技術レポート
05/2021
3Dプリンティング用フッ素樹脂PFAの開発(粉末床溶融結合法)
小森洋和
松尾岳之
寺田純平
ダイキン工業株式会社
化学事業部
マーケティング部
1. はじめに
3Dプリンタは、試作品用途や治工具などの作製を中心に活用されてきたが、近年、装置性能の向上や材料の高機能化が進み、さらに一体成形によるコスト削減や軽量化などが認められ、航空機・自動車・医療分野を中心に最終製品への展開が進んでいる1)。

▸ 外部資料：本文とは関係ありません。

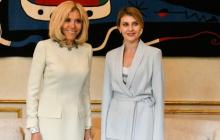 """Совместный снимок Зеленской и Макрон в Париже вызвал в Сети ажиотаж: """"Чего так на нее нападают?"""" - фото"""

ダイキン工業は、空調事業とともにフッ素化学事業も行っており、様々なフッ素化学品を開発し、製造・販売している。上述のように、3Dプリンタ向け材料の高機能化が進んでいることから、スーパーエンジニアリングプラスチックの一つであるフッ素樹脂を原料にして、粉末床溶融結合(Powder Bed Fusion)法向けに粉体の開発を行っている。本稿では、本手法に適したフッ素樹脂「PFA」粉体およびその造形物の物性に関して紹介する。
2. フッ素樹脂 PFAについて
2-1. フッ素樹脂
フッ素樹脂は、C-F結合の結合エネルギーが極めて大きいこと、また分極率が小さいことに起因して、耐熱性、耐薬品性、難燃性、耐候性、非粘着性、撥水撥油性など多様な特性を高いレベルで有する材料である2)。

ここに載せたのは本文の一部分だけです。